The input section start

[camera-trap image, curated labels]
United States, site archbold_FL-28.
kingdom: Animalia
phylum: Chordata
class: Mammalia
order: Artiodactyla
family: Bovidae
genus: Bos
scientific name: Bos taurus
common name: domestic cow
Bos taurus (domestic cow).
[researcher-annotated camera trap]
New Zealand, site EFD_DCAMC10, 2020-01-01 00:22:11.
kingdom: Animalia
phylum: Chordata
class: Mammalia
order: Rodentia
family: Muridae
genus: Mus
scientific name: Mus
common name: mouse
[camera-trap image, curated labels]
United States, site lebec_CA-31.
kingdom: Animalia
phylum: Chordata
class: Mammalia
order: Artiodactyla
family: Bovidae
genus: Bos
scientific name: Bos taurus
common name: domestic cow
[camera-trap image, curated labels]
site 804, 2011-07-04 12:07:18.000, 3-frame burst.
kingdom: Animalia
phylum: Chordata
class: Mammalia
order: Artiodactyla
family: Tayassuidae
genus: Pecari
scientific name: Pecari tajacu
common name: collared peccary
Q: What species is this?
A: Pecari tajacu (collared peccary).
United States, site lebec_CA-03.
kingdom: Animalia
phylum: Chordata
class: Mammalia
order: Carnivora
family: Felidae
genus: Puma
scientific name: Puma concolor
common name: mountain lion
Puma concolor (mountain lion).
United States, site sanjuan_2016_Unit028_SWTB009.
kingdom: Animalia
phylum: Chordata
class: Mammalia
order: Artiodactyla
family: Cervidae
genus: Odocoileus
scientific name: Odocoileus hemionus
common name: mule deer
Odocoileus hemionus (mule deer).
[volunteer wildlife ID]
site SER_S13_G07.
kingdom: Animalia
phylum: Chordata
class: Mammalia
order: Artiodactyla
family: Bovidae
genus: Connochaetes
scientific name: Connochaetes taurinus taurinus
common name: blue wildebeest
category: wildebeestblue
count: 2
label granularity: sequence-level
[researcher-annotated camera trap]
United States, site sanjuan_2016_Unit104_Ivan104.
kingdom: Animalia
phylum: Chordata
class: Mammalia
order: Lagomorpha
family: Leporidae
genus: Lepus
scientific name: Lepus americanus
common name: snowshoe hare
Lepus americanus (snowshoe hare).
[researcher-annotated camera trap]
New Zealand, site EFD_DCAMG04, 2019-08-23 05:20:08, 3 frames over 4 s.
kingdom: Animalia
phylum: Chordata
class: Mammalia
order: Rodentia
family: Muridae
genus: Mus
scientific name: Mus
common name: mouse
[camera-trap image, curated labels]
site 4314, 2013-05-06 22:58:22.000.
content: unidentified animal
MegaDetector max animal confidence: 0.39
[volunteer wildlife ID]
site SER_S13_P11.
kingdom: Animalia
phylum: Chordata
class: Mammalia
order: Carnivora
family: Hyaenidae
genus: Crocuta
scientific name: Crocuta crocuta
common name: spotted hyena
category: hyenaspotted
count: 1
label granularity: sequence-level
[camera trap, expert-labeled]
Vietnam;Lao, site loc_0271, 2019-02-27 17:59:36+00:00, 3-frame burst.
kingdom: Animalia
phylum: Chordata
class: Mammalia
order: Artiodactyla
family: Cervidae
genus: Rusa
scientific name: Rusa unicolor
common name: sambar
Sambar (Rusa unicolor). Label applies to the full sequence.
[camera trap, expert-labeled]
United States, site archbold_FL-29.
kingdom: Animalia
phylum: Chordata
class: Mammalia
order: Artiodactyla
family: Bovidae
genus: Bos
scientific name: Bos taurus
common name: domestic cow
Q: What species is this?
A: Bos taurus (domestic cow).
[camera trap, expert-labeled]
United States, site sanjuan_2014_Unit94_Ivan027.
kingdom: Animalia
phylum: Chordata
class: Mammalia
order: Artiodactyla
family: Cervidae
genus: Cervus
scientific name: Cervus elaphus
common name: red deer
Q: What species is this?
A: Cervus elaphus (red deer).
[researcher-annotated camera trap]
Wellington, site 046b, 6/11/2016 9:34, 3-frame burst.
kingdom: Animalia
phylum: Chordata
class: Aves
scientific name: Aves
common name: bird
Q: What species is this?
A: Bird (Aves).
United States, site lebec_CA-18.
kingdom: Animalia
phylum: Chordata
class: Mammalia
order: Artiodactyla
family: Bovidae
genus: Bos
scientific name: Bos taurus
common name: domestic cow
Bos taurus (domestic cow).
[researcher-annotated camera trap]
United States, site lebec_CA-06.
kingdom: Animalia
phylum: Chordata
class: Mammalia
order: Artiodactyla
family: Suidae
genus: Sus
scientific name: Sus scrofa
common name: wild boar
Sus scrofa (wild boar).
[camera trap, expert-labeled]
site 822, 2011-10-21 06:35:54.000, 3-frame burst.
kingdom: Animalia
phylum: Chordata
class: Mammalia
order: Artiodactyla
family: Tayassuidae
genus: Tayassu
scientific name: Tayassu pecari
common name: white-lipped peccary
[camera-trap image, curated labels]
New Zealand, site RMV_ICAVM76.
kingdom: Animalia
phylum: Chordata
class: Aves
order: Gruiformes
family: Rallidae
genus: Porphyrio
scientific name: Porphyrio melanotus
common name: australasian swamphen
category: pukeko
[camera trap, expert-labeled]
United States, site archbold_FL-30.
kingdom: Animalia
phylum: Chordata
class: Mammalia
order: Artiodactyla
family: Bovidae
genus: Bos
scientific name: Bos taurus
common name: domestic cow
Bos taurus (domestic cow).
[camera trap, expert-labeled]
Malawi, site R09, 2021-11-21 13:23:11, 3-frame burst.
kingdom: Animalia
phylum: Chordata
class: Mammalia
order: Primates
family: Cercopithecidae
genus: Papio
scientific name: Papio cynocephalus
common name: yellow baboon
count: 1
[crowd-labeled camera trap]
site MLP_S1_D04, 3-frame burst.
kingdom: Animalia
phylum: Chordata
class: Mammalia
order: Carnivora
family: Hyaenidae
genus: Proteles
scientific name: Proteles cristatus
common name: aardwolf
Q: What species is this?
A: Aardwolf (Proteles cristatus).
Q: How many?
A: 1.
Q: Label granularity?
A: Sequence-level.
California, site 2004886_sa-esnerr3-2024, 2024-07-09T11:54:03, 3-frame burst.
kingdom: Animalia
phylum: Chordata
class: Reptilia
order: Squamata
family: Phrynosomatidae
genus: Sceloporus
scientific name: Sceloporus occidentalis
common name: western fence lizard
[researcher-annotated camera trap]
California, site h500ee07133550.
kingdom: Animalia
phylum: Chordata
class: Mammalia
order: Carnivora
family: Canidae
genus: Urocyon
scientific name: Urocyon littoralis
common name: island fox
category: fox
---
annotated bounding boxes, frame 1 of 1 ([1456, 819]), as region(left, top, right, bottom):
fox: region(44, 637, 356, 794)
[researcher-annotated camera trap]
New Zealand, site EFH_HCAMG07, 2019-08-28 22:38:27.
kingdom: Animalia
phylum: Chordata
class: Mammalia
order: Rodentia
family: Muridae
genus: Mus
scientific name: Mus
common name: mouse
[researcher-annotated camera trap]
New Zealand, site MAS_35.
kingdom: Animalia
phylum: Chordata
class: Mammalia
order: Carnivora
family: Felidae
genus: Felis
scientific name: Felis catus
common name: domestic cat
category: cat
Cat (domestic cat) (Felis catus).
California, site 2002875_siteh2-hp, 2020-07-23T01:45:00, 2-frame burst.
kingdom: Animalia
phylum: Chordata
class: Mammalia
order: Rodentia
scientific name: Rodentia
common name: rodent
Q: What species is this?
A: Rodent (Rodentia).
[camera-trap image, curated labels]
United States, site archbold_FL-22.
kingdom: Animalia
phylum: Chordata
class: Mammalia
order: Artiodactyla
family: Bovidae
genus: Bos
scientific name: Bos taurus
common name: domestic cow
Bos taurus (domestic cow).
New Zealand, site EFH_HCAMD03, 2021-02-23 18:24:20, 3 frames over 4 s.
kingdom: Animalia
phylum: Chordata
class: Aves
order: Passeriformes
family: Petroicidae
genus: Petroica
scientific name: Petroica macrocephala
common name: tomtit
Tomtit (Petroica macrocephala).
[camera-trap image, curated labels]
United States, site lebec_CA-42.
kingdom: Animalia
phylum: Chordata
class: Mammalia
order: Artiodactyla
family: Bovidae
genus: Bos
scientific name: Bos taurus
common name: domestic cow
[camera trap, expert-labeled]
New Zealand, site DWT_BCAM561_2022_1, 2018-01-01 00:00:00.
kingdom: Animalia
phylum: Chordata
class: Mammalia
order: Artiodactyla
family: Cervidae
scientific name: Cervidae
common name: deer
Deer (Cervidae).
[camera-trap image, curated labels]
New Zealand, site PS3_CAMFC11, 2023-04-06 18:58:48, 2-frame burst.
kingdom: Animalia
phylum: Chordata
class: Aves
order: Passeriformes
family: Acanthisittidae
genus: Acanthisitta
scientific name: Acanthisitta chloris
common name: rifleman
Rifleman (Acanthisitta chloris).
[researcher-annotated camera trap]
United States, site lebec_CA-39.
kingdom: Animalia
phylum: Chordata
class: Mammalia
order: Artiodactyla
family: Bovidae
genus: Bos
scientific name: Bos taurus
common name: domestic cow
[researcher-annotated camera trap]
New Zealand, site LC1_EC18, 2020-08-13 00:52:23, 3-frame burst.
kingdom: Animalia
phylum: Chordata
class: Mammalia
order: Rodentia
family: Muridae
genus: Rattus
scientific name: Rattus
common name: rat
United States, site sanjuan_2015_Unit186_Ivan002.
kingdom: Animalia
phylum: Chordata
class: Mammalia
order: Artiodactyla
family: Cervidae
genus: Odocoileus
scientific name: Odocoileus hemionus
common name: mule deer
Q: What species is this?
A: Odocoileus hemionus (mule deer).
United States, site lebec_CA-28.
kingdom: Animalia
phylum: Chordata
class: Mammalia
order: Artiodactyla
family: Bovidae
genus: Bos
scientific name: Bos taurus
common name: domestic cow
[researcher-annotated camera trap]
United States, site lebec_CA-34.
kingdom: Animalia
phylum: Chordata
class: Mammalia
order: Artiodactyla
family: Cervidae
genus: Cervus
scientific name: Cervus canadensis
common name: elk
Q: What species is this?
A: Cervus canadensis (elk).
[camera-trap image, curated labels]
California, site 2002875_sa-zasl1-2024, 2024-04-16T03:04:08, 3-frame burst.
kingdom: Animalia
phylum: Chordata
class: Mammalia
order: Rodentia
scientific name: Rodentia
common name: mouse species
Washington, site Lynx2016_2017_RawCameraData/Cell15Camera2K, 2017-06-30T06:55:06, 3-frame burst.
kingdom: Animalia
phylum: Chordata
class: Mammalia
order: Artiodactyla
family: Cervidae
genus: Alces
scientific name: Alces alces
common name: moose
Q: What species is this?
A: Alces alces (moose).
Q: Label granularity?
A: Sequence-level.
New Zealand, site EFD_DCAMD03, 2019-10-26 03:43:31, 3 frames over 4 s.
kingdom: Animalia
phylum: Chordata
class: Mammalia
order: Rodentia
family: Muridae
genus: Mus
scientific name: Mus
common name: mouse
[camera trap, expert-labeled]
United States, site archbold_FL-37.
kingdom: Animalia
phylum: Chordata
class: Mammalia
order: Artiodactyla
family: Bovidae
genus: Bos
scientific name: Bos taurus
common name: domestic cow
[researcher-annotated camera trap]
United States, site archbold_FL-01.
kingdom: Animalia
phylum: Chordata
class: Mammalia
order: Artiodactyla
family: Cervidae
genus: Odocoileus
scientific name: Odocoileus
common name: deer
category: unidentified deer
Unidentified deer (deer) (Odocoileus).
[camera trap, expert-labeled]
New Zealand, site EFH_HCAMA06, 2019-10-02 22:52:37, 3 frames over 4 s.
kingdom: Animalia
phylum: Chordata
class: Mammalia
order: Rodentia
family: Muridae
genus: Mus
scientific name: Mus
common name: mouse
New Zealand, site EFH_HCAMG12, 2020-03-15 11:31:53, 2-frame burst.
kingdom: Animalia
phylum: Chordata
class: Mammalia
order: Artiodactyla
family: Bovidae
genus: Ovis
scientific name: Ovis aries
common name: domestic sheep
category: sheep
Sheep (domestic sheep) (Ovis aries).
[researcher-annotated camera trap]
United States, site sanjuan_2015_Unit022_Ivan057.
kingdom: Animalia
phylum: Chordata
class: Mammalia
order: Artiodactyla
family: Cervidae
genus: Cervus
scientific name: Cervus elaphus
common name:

The input section end

**Exercise brief**
Nothing but the lines above from the one containing "scientific name: Puma concolor" through the one containing "scientific name: Rusa unicolor" should appear in the answer, each repeated exactly.

**Answer section**
scientific name: Puma concolor
common name: mountain lion
Puma concolor (mountain lion).
United States, site sanjuan_2016_Unit028_SWTB009.
kingdom: Animalia
phylum: Chordata
class: Mammalia
order: Artiodactyla
family: Cervidae
genus: Odocoileus
scientific name: Odocoileus hemionus
common name: mule deer
Odocoileus hemionus (mule deer).
[volunteer wildlife ID]
site SER_S13_G07.
kingdom: Animalia
phylum: Chordata
class: Mammalia
order: Artiodactyla
family: Bovidae
genus: Connochaetes
scientific name: Connochaetes taurinus taurinus
common name: blue wildebeest
category: wildebeestblue
count: 2
label granularity: sequence-level
[researcher-annotated camera trap]
United States, site sanjuan_2016_Unit104_Ivan104.
kingdom: Animalia
phylum: Chordata
class: Mammalia
order: Lagomorpha
family: Leporidae
genus: Lepus
scientific name: Lepus americanus
common name: snowshoe hare
Lepus americanus (snowshoe hare).
[researcher-annotated camera trap]
New Zealand, site EFD_DCAMG04, 2019-08-23 05:20:08, 3 frames over 4 s.
kingdom: Animalia
phylum: Chordata
class: Mammalia
order: Rodentia
family: Muridae
genus: Mus
scientific name: Mus
common name: mouse
[camera-trap image, curated labels]
site 4314, 2013-05-06 22:58:22.000.
content: unidentified animal
MegaDetector max animal confidence: 0.39
[volunteer wildlife ID]
site SER_S13_P11.
kingdom: Animalia
phylum: Chordata
class: Mammalia
order: Carnivora
family: Hyaenidae
genus: Crocuta
scientific name: Crocuta crocuta
common name: spotted hyena
category: hyenaspotted
count: 1
label granularity: sequence-level
[camera trap, expert-labeled]
Vietnam;Lao, site loc_0271, 2019-02-27 17:59:36+00:00, 3-frame burst.
kingdom: Animalia
phylum: Chordata
class: Mammalia
order: Artiodactyla
family: Cervidae
genus: Rusa
scientific name: Rusa unicolor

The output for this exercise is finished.